Lors de la seconde étape, les équipes retenues devront approfondir leurs intentions et leur proposition de méthodologie, en proposant des éléments d'analyse et des scénarios d'aménagement qui soient déjà de l'ordre du pré-opérationnel. Même si bien sûr, un gros travail d'analyse restera à effectuer pour le lauréat avant qu'un plan soit adopté. Ils proposeront des éléments de rendus papier, mais ils seront également auditionnés, avec un échange, en face des élus composant le jury.

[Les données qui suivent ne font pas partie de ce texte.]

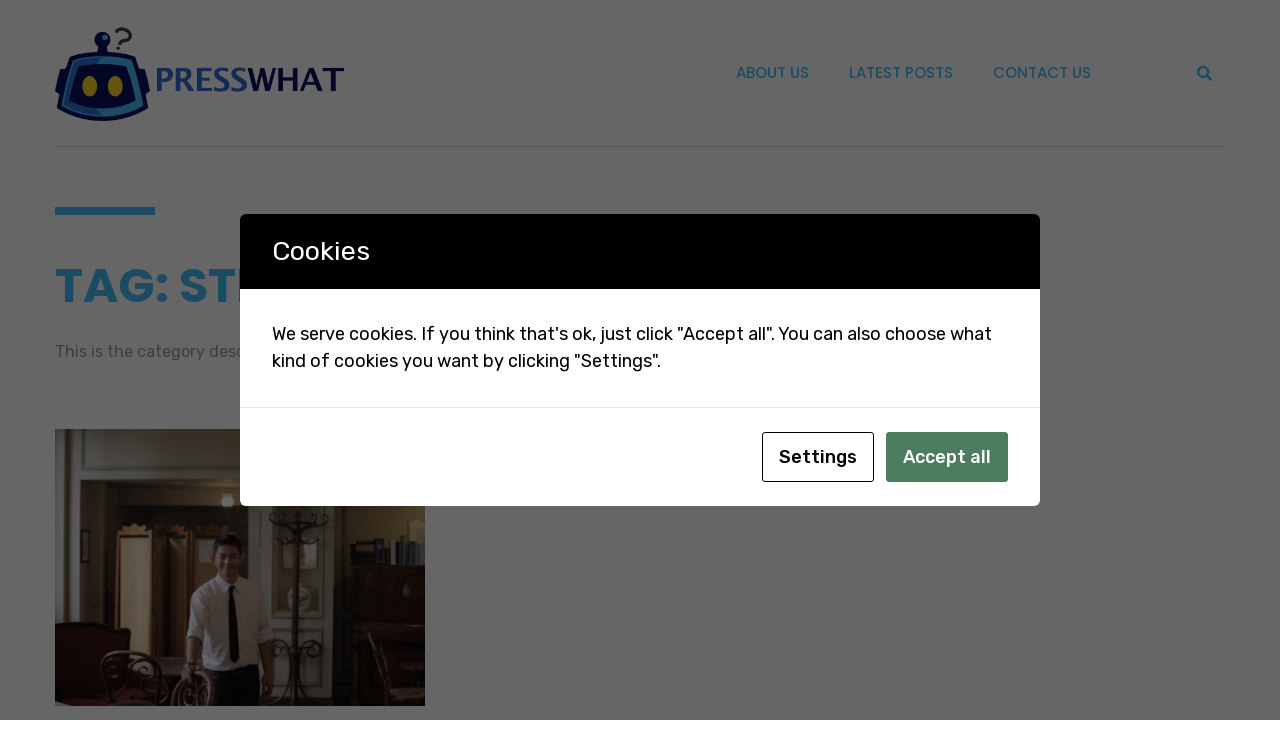

--- FILE ---
content_type: text/css
request_url: https://www.presswhat.com/wp-content/uploads/elementor/css/post-45.css?ver=1707350269
body_size: 776
content:
.elementor-45 .elementor-element.elementor-element-3a4defd{padding:20px 20px 20px 20px;}.elementor-45 .elementor-element.elementor-element-1677f6b8.elementor-column > .elementor-widget-wrap{justify-content:flex-start;}.elementor-45 .elementor-element.elementor-element-1677f6b8 > .elementor-widget-wrap > .elementor-widget:not(.elementor-widget__width-auto):not(.elementor-widget__width-initial):not(:last-child):not(.elementor-absolute){margin-bottom:0px;}.elementor-45 .elementor-element.elementor-element-5e5844ce{text-align:center;}.elementor-45 .elementor-element.elementor-element-5e5844ce img{width:100%;max-width:202px;}.elementor-45 .elementor-element.elementor-element-cc8fdfb .elementor-repeater-item-c192431.elementor-social-icon{background-color:#FFFFFF00;}.elementor-45 .elementor-element.elementor-element-cc8fdfb .elementor-repeater-item-c192431.elementor-social-icon i{color:var( --e-global-color-secondary );}.elementor-45 .elementor-element.elementor-element-cc8fdfb .elementor-repeater-item-c192431.elementor-social-icon svg{fill:var( --e-global-color-secondary );}.elementor-45 .elementor-element.elementor-element-cc8fdfb .elementor-repeater-item-f9a6fb8.elementor-social-icon{background-color:#02010100;}.elementor-45 .elementor-element.elementor-element-cc8fdfb .elementor-repeater-item-f9a6fb8.elementor-social-icon i{color:var( --e-global-color-secondary );}.elementor-45 .elementor-element.elementor-element-cc8fdfb .elementor-repeater-item-f9a6fb8.elementor-social-icon svg{fill:var( --e-global-color-secondary );}.elementor-45 .elementor-element.elementor-element-cc8fdfb .elementor-repeater-item-f649a59.elementor-social-icon{background-color:#02010100;}.elementor-45 .elementor-element.elementor-element-cc8fdfb .elementor-repeater-item-f649a59.elementor-social-icon i{color:var( --e-global-color-secondary );}.elementor-45 .elementor-element.elementor-element-cc8fdfb .elementor-repeater-item-f649a59.elementor-social-icon svg{fill:var( --e-global-color-secondary );}.elementor-45 .elementor-element.elementor-element-cc8fdfb{--grid-template-columns:repeat(0, auto);--icon-size:16px;--grid-column-gap:13px;--grid-row-gap:0px;}.elementor-45 .elementor-element.elementor-element-cc8fdfb .elementor-widget-container{text-align:center;}.elementor-45 .elementor-element.elementor-element-cc8fdfb .elementor-social-icon{--icon-padding:0em;}.elementor-45 .elementor-element.elementor-element-cc8fdfb > .elementor-widget-container{margin:10px 0px 0px 0px;}.elementor-45 .elementor-element.elementor-element-3ba665e8{--divider-border-style:solid;--divider-color:#0000001A;--divider-border-width:1px;}.elementor-45 .elementor-element.elementor-element-3ba665e8 .elementor-divider-separator{width:100%;}.elementor-45 .elementor-element.elementor-element-3ba665e8 .elementor-divider{padding-block-start:20px;padding-block-end:20px;}.elementor-45 .elementor-element.elementor-element-3ba665e8 > .elementor-widget-container{margin:0px -20px 0px -20px;}.elementor-45 .elementor-element.elementor-element-cacd9a6 .elementor-nav-menu--dropdown a, .elementor-45 .elementor-element.elementor-element-cacd9a6 .elementor-menu-toggle{color:var( --e-global-color-secondary );}.elementor-45 .elementor-element.elementor-element-cacd9a6 .elementor-nav-menu--dropdown a:hover,
					.elementor-45 .elementor-element.elementor-element-cacd9a6 .elementor-nav-menu--dropdown a.elementor-item-active,
					.elementor-45 .elementor-element.elementor-element-cacd9a6 .elementor-nav-menu--dropdown a.highlighted,
					.elementor-45 .elementor-element.elementor-element-cacd9a6 .elementor-menu-toggle:hover{color:var( --e-global-color-primary );}.elementor-45 .elementor-element.elementor-element-cacd9a6 .elementor-nav-menu--dropdown a:hover,
					.elementor-45 .elementor-element.elementor-element-cacd9a6 .elementor-nav-menu--dropdown a.elementor-item-active,
					.elementor-45 .elementor-element.elementor-element-cacd9a6 .elementor-nav-menu--dropdown a.highlighted{background-color:#00000005;}.elementor-45 .elementor-element.elementor-element-cacd9a6 .elementor-nav-menu--dropdown .elementor-item, .elementor-45 .elementor-element.elementor-element-cacd9a6 .elementor-nav-menu--dropdown  .elementor-sub-item{font-family:var( --e-global-typography-10e3061-font-family ), Sans-serif;font-size:var( --e-global-typography-10e3061-font-size );font-weight:var( --e-global-typography-10e3061-font-weight );text-transform:var( --e-global-typography-10e3061-text-transform );letter-spacing:var( --e-global-typography-10e3061-letter-spacing );word-spacing:var( --e-global-typography-10e3061-word-spacing );}.elementor-45 .elementor-element.elementor-element-cacd9a6 .elementor-nav-menu--dropdown a{padding-left:20px;padding-right:20px;padding-top:10px;padding-bottom:10px;}.elementor-45 .elementor-element.elementor-element-cacd9a6 .elementor-nav-menu--main > .elementor-nav-menu > li > .elementor-nav-menu--dropdown, .elementor-45 .elementor-element.elementor-element-cacd9a6 .elementor-nav-menu__container.elementor-nav-menu--dropdown{margin-top:0px !important;}.elementor-45 .elementor-element.elementor-element-cacd9a6 > .elementor-widget-container{margin:0px -20px 0px -20px;}.elementor-45 .elementor-element.elementor-element-1e23d808{--divider-border-style:solid;--divider-color:#0000001A;--divider-border-width:1px;}.elementor-45 .elementor-element.elementor-element-1e23d808 .elementor-divider-separator{width:100%;}.elementor-45 .elementor-element.elementor-element-1e23d808 .elementor-divider{padding-block-start:20px;padding-block-end:20px;}.elementor-45 .elementor-element.elementor-element-1e23d808 > .elementor-widget-container{margin:0px -20px 0px -20px;}#elementor-popup-modal-45 .dialog-message{width:328px;height:100vh;align-items:flex-start;}#elementor-popup-modal-45{justify-content:flex-start;align-items:center;pointer-events:all;background-color:rgba(0,0,0,.8);}#elementor-popup-modal-45 .dialog-close-button{display:flex;}#elementor-popup-modal-45 .dialog-widget-content{animation-duration:1.2s;box-shadow:2px 8px 23px 3px rgba(0,0,0,0.2);}@media(max-width:1024px){.elementor-45 .elementor-element.elementor-element-cacd9a6 .elementor-nav-menu--dropdown .elementor-item, .elementor-45 .elementor-element.elementor-element-cacd9a6 .elementor-nav-menu--dropdown  .elementor-sub-item{font-size:var( --e-global-typography-10e3061-font-size );letter-spacing:var( --e-global-typography-10e3061-letter-spacing );word-spacing:var( --e-global-typography-10e3061-word-spacing );}}@media(max-width:767px){.elementor-45 .elementor-element.elementor-element-cacd9a6 .elementor-nav-menu--dropdown .elementor-item, .elementor-45 .elementor-element.elementor-element-cacd9a6 .elementor-nav-menu--dropdown  .elementor-sub-item{font-size:var( --e-global-typography-10e3061-font-size );letter-spacing:var( --e-global-typography-10e3061-letter-spacing );word-spacing:var( --e-global-typography-10e3061-word-spacing );}}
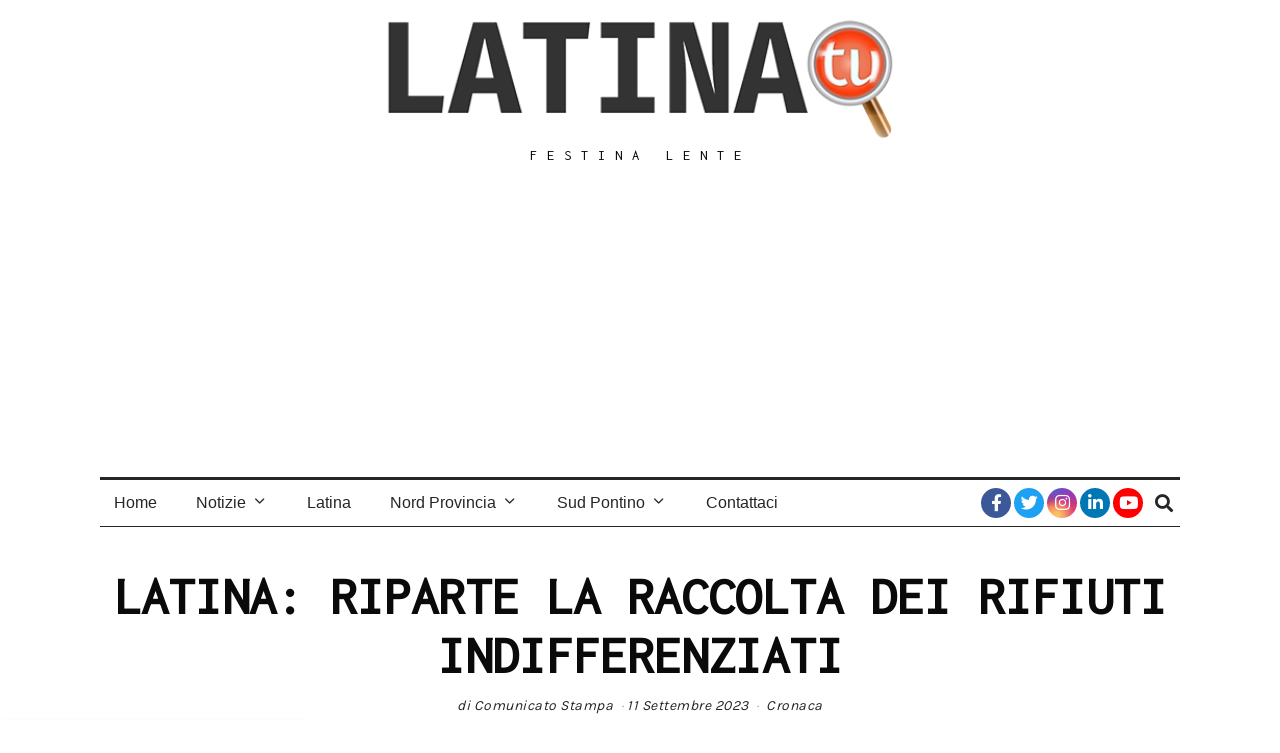

--- FILE ---
content_type: text/html; charset=utf-8
request_url: https://www.google.com/recaptcha/api2/aframe
body_size: 249
content:
<!DOCTYPE HTML><html><head><meta http-equiv="content-type" content="text/html; charset=UTF-8"></head><body><script nonce="eHQrlmNfTU4-UMvGL_-D_w">/** Anti-fraud and anti-abuse applications only. See google.com/recaptcha */ try{var clients={'sodar':'https://pagead2.googlesyndication.com/pagead/sodar?'};window.addEventListener("message",function(a){try{if(a.source===window.parent){var b=JSON.parse(a.data);var c=clients[b['id']];if(c){var d=document.createElement('img');d.src=c+b['params']+'&rc='+(localStorage.getItem("rc::a")?sessionStorage.getItem("rc::b"):"");window.document.body.appendChild(d);sessionStorage.setItem("rc::e",parseInt(sessionStorage.getItem("rc::e")||0)+1);localStorage.setItem("rc::h",'1769027923757');}}}catch(b){}});window.parent.postMessage("_grecaptcha_ready", "*");}catch(b){}</script></body></html>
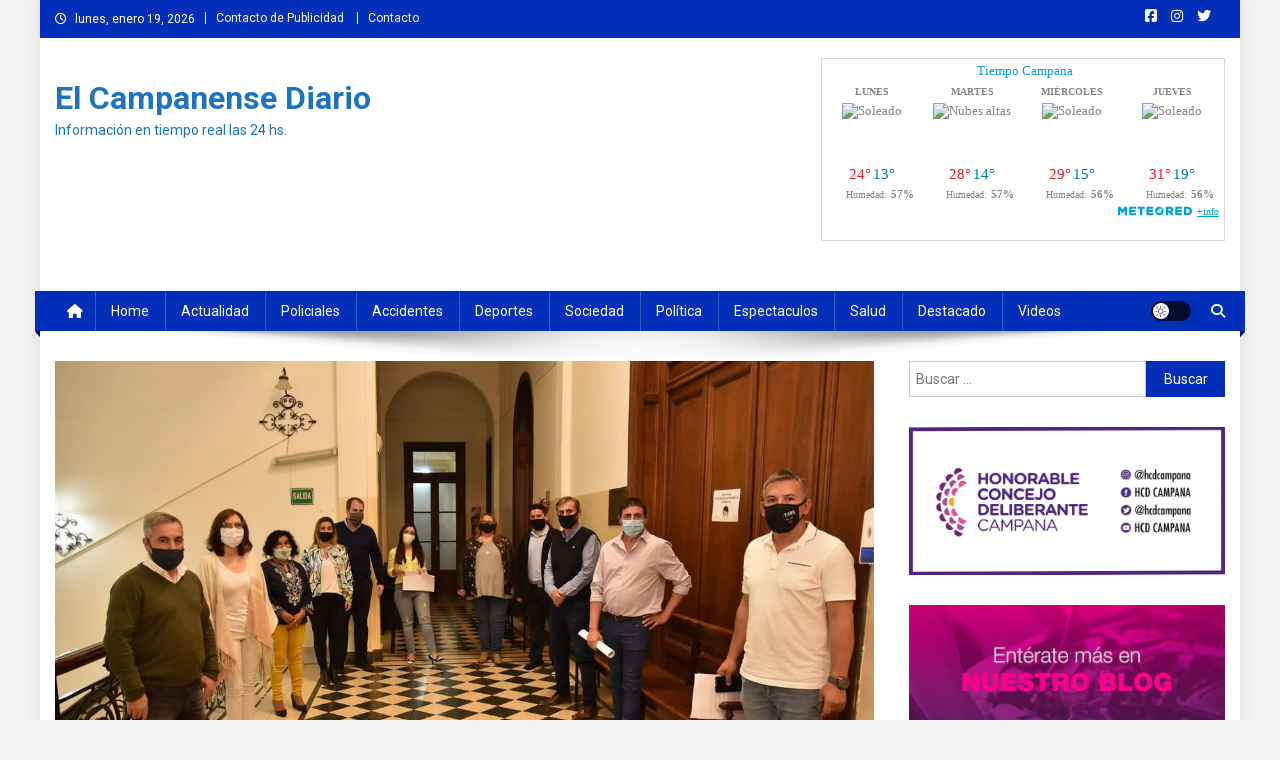

--- FILE ---
content_type: text/html; charset=utf-8
request_url: https://www.google.com/recaptcha/api2/aframe
body_size: 268
content:
<!DOCTYPE HTML><html><head><meta http-equiv="content-type" content="text/html; charset=UTF-8"></head><body><script nonce="PAwyGpHvXDvt2XtxVI8Yyw">/** Anti-fraud and anti-abuse applications only. See google.com/recaptcha */ try{var clients={'sodar':'https://pagead2.googlesyndication.com/pagead/sodar?'};window.addEventListener("message",function(a){try{if(a.source===window.parent){var b=JSON.parse(a.data);var c=clients[b['id']];if(c){var d=document.createElement('img');d.src=c+b['params']+'&rc='+(localStorage.getItem("rc::a")?sessionStorage.getItem("rc::b"):"");window.document.body.appendChild(d);sessionStorage.setItem("rc::e",parseInt(sessionStorage.getItem("rc::e")||0)+1);localStorage.setItem("rc::h",'1768829608066');}}}catch(b){}});window.parent.postMessage("_grecaptcha_ready", "*");}catch(b){}</script></body></html>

Ce processus, plus long et plus demandeur qu'un simple appel d'offre, permet d'avancer petit à petit dans la sélection, et demande aux élus de s'approprier non pas simplement la résultante du projet urbain, mais le choix en lui-même de l'équipe qui travaillera sur le projet. Présents dès l'origine, ils sont ainsi sensibilisés aux problématiques mises en avant par les urbanistes, peuvent prendre le temps de réfléchir aux intentions et méthodologies développées par chacun, et choisissent donc, non pas une équipe, mais un projet urbain. Cela permet également de se départir des idées préconçues que certains peuvent avoir sur tel ou tel urbaniste, voir de lisser les pressions qui peuvent être présentes pour choisir une équipe plutôt qu'une autre. Ce point peut paraître anodin, mais il est important, à nos yeux, que, d'une part, le politique adhère au choix du maître d'oeuvre dès l'origine, et que d'autre part, l'aménageur garde la main sur cette décision.